Problem requirements: Count the lines in the data below that contain the string "polo", matching case exactly. Reply with the number alone.

(Dataset excerpt)

========================================================================

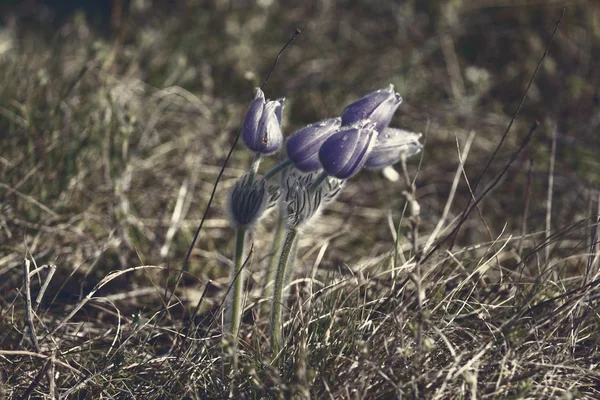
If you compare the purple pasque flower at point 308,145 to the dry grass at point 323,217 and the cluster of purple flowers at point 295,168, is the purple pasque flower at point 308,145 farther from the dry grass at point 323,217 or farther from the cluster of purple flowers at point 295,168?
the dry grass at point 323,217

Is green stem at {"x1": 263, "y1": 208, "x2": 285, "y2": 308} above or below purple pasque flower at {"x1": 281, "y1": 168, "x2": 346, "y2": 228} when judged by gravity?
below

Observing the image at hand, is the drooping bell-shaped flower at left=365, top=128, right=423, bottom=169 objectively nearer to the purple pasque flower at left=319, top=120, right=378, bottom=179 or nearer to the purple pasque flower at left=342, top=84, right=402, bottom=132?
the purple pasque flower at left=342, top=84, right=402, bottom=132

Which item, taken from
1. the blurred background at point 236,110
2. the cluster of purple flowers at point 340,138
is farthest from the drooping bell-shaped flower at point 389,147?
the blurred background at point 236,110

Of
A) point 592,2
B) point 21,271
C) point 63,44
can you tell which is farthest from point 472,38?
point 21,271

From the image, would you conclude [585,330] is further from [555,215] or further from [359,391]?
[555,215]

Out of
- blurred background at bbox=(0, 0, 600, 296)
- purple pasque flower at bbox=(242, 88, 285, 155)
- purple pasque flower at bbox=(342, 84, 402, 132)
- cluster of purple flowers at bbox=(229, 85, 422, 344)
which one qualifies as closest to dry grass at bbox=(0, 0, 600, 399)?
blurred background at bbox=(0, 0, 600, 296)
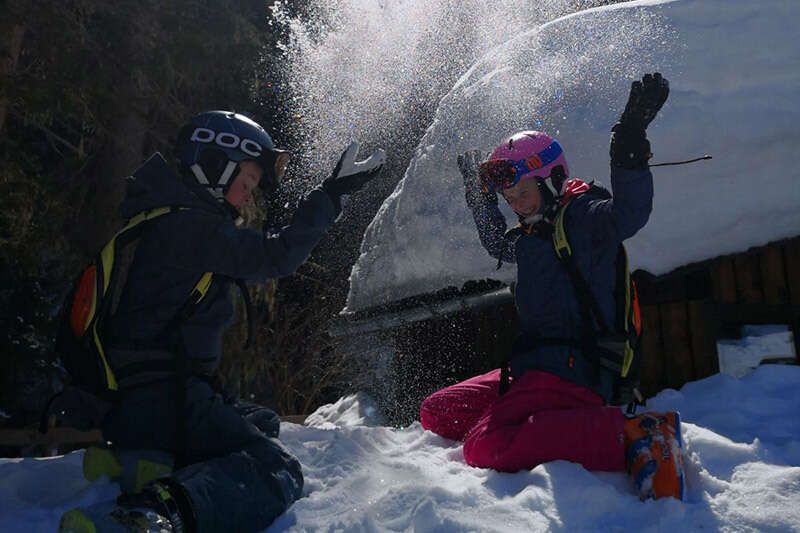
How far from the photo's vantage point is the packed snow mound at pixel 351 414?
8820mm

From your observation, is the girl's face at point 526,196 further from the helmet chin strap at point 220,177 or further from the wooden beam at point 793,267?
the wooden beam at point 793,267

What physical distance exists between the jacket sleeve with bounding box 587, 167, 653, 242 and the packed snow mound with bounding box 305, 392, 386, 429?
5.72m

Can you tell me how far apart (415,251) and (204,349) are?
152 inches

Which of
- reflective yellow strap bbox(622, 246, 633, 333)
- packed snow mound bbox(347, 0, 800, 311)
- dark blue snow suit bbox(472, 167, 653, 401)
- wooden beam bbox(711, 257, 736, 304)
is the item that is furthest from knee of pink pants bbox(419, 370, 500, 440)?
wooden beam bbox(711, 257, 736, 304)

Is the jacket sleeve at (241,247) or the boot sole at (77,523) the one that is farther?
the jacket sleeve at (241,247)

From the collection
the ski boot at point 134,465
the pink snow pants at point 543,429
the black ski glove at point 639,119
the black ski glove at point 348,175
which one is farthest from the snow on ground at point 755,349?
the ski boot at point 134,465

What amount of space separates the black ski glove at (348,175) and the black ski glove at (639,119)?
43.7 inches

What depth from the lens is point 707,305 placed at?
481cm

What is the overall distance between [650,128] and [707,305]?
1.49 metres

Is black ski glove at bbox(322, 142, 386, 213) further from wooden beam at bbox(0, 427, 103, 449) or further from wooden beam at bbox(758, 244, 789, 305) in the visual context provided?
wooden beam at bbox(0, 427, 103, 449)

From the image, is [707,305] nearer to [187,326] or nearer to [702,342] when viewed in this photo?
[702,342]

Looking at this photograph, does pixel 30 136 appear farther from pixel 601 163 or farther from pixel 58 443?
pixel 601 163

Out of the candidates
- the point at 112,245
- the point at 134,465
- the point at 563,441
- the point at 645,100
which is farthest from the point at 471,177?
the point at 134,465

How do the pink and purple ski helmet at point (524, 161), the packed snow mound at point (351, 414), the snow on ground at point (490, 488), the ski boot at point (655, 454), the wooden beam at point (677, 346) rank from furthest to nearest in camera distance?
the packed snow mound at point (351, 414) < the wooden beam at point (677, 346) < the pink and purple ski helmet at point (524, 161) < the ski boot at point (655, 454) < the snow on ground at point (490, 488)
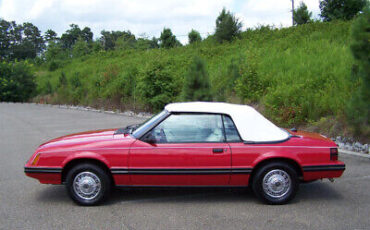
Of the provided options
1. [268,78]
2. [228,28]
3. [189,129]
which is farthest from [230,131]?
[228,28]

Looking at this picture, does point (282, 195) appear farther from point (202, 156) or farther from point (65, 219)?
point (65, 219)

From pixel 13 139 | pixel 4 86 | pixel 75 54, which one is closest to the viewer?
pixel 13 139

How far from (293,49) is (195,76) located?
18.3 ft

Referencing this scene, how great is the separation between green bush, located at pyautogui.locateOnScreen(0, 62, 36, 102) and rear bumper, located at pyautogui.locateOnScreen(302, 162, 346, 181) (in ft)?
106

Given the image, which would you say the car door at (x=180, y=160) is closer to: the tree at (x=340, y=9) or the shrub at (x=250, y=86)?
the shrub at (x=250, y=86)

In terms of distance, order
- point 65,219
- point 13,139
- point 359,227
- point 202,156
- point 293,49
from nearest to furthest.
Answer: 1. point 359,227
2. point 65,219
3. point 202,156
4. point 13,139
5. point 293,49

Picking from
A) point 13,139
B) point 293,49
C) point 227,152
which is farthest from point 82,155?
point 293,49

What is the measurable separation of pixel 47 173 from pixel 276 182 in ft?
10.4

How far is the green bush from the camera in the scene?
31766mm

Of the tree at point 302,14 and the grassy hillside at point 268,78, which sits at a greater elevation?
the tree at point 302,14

========================================================================

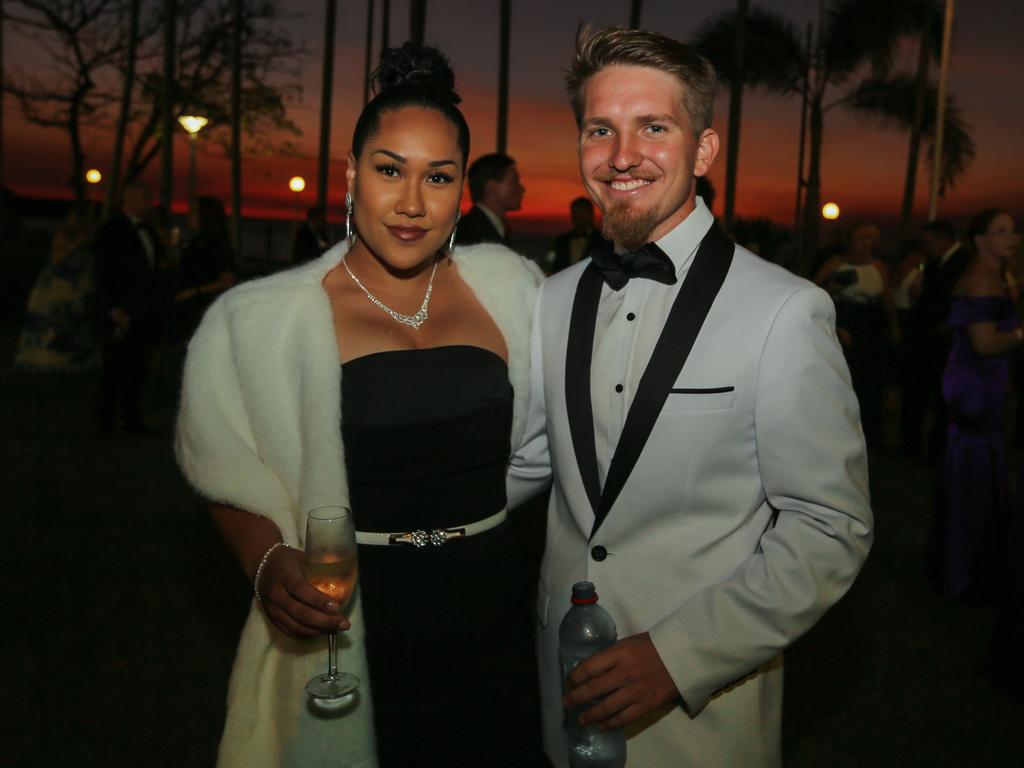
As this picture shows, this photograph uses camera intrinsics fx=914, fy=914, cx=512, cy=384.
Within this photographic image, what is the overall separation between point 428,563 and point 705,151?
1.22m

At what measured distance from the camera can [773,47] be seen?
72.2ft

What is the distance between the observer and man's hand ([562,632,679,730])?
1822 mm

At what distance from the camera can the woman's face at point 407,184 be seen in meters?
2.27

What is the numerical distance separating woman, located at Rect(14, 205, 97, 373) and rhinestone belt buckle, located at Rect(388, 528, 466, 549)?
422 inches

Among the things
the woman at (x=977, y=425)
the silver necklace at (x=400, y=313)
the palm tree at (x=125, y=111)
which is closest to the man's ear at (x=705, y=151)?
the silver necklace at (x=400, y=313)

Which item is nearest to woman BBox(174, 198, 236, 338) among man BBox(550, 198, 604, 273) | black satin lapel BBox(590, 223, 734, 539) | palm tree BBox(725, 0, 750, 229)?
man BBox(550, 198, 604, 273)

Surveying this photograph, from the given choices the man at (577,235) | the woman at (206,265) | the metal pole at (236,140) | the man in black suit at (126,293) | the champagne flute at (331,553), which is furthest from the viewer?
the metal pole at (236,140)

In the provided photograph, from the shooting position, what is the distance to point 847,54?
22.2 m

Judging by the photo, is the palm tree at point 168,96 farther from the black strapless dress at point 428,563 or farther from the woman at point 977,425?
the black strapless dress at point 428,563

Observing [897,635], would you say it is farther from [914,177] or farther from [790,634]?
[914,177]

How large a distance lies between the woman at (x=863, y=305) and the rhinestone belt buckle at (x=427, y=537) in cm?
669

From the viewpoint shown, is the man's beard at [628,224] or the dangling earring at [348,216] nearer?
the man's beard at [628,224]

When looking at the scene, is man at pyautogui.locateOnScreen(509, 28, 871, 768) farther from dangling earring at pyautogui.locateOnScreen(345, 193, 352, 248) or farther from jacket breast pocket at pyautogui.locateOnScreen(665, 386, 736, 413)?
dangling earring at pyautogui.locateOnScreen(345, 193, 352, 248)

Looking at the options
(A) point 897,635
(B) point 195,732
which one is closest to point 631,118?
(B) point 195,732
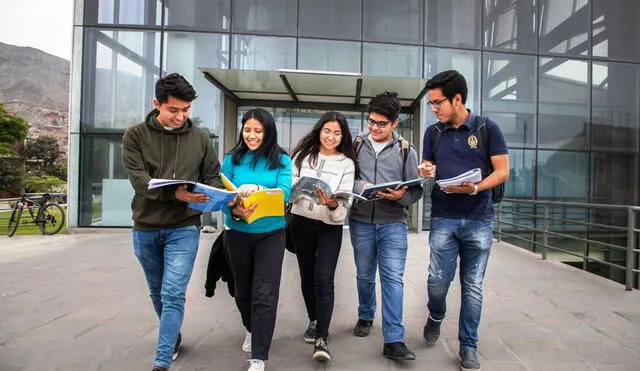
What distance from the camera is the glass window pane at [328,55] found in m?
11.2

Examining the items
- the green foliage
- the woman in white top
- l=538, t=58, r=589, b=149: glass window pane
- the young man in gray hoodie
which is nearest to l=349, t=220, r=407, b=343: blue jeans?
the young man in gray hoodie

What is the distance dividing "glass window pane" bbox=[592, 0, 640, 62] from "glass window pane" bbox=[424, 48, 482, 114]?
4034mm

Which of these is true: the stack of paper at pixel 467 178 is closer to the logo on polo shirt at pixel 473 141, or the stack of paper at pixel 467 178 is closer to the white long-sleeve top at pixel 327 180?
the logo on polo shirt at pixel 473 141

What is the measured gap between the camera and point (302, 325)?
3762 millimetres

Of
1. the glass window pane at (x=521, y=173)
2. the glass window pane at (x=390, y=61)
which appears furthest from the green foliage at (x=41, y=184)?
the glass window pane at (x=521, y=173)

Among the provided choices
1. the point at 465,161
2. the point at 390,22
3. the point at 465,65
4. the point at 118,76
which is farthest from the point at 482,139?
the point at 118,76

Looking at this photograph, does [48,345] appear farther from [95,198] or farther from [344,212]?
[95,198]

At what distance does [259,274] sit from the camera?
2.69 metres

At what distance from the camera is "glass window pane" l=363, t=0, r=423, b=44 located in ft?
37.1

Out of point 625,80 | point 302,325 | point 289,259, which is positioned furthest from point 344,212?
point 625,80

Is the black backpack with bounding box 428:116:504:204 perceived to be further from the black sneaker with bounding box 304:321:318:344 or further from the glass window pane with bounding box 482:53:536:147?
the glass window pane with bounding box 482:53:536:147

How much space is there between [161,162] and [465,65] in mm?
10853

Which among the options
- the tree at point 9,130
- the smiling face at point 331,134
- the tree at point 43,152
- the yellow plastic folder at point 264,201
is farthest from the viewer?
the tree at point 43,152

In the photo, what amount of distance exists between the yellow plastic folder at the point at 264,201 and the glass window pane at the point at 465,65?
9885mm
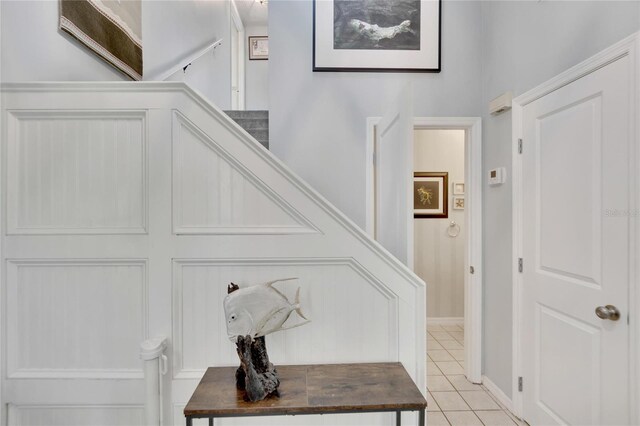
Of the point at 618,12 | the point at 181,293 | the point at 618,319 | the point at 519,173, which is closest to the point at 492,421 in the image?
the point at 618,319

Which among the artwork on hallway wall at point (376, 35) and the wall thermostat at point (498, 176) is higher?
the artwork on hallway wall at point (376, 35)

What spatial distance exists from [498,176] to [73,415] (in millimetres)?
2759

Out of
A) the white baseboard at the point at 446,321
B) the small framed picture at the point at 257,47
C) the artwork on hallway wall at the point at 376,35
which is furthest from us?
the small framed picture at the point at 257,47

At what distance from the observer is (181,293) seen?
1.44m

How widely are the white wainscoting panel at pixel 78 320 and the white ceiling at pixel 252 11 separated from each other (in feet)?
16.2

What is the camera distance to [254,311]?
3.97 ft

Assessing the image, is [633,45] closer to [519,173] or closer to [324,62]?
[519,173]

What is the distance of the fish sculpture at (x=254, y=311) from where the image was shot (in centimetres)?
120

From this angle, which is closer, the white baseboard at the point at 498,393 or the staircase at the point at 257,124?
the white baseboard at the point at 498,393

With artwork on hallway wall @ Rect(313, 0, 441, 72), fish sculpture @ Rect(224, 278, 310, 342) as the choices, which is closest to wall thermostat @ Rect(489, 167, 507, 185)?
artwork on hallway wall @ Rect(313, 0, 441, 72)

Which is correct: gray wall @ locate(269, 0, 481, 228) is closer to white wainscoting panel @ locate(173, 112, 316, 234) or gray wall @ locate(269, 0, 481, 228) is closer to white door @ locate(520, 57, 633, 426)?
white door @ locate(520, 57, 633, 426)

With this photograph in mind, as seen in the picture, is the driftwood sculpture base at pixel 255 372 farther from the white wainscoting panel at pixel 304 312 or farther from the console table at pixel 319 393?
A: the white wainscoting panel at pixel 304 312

========================================================================

Result of this task: 2